The first part of this book is set in and around the Somerset Levels. It is flat and marshy and — as it is a childhood haunt of mine — I think it is quite beautiful. It is full of winding lanes and rhynes, the deep drainage ditches that run between the fields. Somerset in September is mild and sunny. Just like Lily. But autumn is coming…

Somerset in autumn

And the story moves on. To Yorkshire…

This is Leo’s territory.

In contrast to Somerset it is rugged and hilly. To Lily, at first, it seems as harsh and unyielding as Leo himself.

Can she be wrong about both????

It can snow here at any time from October onwards, and provides a perfect setting for a winter book. And although we are not mentioning the C word (much), there are seasonal trees!

This one is from my own garden, a few years ago when I lived on the Pennines. Who needs baubles??

Yes, Christmas is a time for giving…

BUT I don’t want to give too much of the story away. That means that’s all I’m going to say about it here.

Still, Christmas is about giving, so I thought a giveaway might be in order.

The Autumn Giveaway – NOW ENDED

Two names will be chosen at random at 9 am (UK time) on Friday 4th November from the comments to this blog and announced here on the blog shortly after.

FOR THE UK – Tote bag, make-up bag, notebook and pen, plus a paperback copy of The Duke’s Family For Christmas for one lucky commenter.

Sadly, I can only send this to UK addresses, but do not despair!

FOR THE REST OF THE WORLD – I will send an e-copy of The Duke’s Family for Christmas to one lucky commenter.

To make it easier for the Blogging Elves to do their work,
please add your location country to your comment.

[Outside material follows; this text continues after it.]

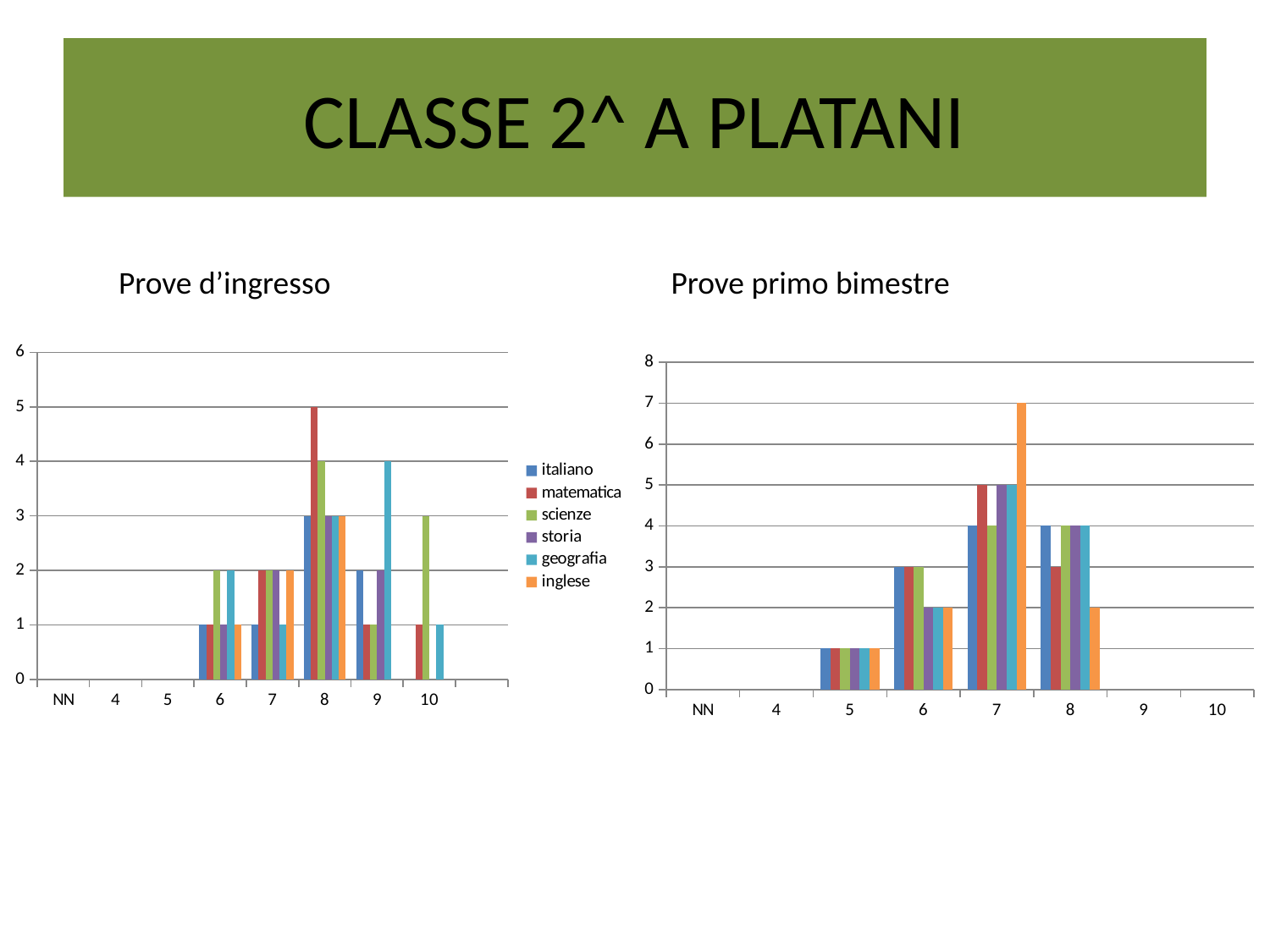
In the 'Prove primo bimestre' chart, is the value for inglese at category 7 greater or less than 6? greater In the 'Prove primo bimestre' chart, what is the value for italiano at category 6? 3 In the 'Prove d'ingresso' chart, what is the value for matematica at category 8? 5 How many categories are shown on the x axis of the 'Prove primo bimestre' chart? 8 In the 'Prove primo bimestre' chart, what is the highest value reached by any bar? 7 In the 'Prove primo bimestre' chart, what is the difference between the inglese bar and the italiano bar at category 7? 3 How many series does the legend of the 'Prove d'ingresso' chart list? 6 In the 'Prove d'ingresso' chart, what is the value for geografia at category 9? 4 In the 'Prove d'ingresso' chart, which is larger at category 10: the scienze bar or the matematica bar? scienze What kind of chart is the 'Prove d'ingresso' chart? bar chart In the 'Prove d'ingresso' chart, which series has the tallest bar, and at which category? matematica, at 8 In the 'Prove primo bimestre' chart, what is the value for inglese at category 7? 7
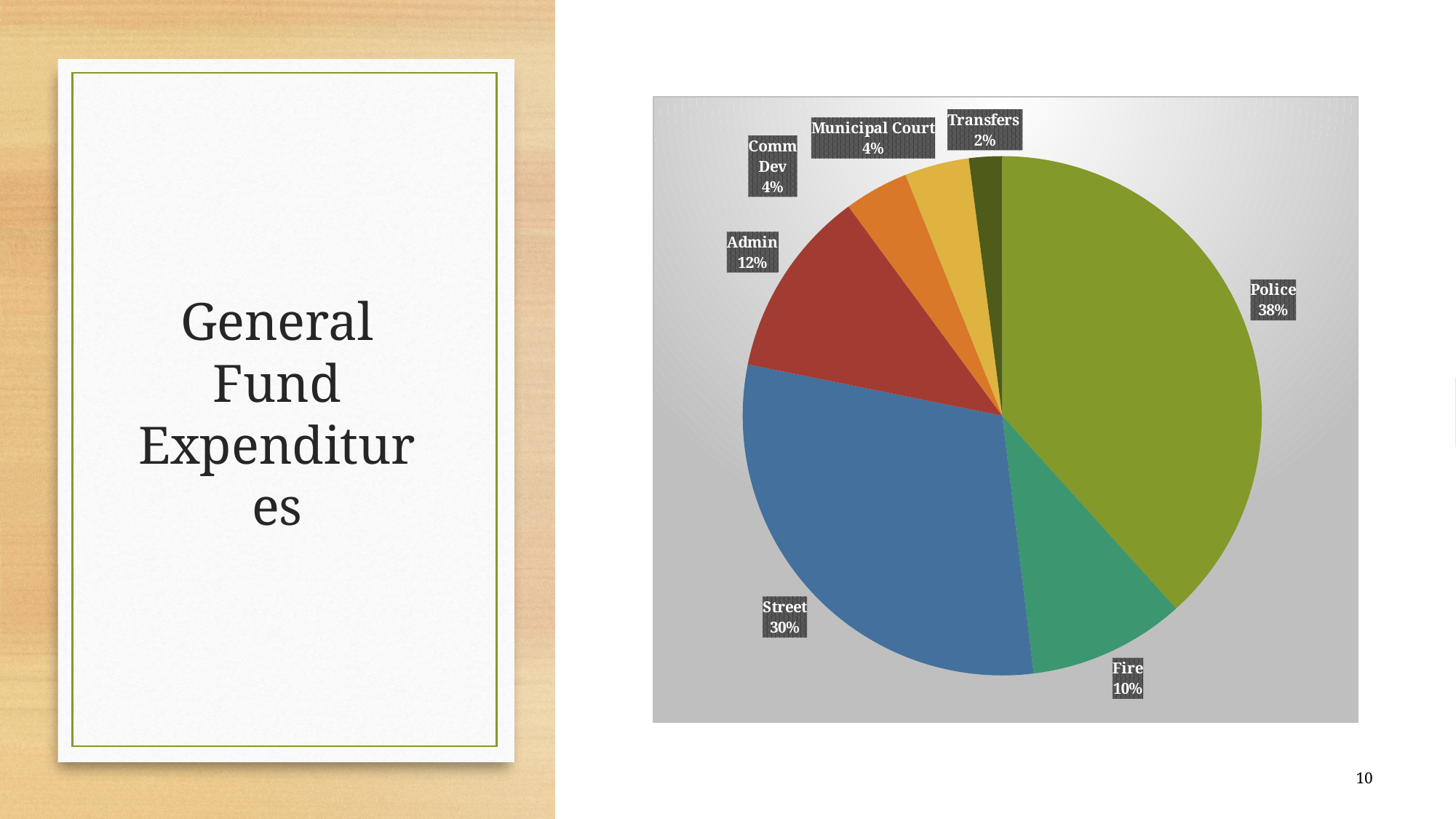
Which category has the smallest share of the pie? Transfers What share of General Fund Expenditures goes to Street? 30% What is the difference in percentage points between Police and Street? 8 What kind of chart is shown on the slide? pie chart What percentage is shown for Fire? 10% Which is larger, the share for Admin or the share for Fire? Admin What share of General Fund Expenditures goes to Police? 38% What percentage is shown for Admin? 12% Which category has the largest share of the pie? Police How many categories are shown in the pie chart? 7 What percentage is shown for Transfers? 2% What colour is the Street slice? blue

Thank you and good luck everyone. I am now reverting to my usual curmudgeonly self and signing off with a Bah Humbug.

Happy Hallowe’en!

Sarah

8 thoughts on “Autumn: Season of Unseasonal Books plus Giveaway!

  1. Amanda

    I do agree with the early Christmas stuff, especially the films in July.
    Christmas time is from 1st December. However last year we couldn’t celebrate it as my husband & sons were in quarantine due to covid.
    I think we’ll wing it this year 🤔
    Manda Luton

    Reply
    1. Sarah Post author

      Thanks for stopping by, Amanda. Covid has upset so many things, hasn’t it? Maybe there is an argument for the Christmas films in summer, if they make one feel good 🙂 Let’s hope this year Christmas will be a happy time for everyone.

      Reply
      1. AMANDA WARD

        Expect the unexpected is the rule these days. Just make sure there are enough nuggets & pigs in blankets….I have teens so they are essential

        Reply
  2. Susan Allan

    The year seems to go all too fast these days, so the appearance of any Christmas flummery before 1 December really brings the Scrooge out in me. Living in Scotland is very like living in Yorkshire, with snow arriving early and four seasons occurring on the same day!
    UK.

    Reply
    1. Sarah Post author

      I do so agree, Susan, I am still enjoying the autumn now and hoping for a few more good sunny days. I am in no hurry for the onset of winter, but I know some people do enjoy the build build up. Thanks for stopping by.

      Reply
  3. Jenny Worstall

    It’s not too early to be thinking about Christmas! Started rehearsing Christmas carols last night at choir…
    Your book looks fabulous, by the way! Love the way you have linked the settings to the characters’ personalities.

    Reply
    1. Sarah Post author

      Thank you for your kind words about the book, Jenny ! I love Christmas Carols – they are a big part of Christmas for me, probably because the evoke great childhood memories!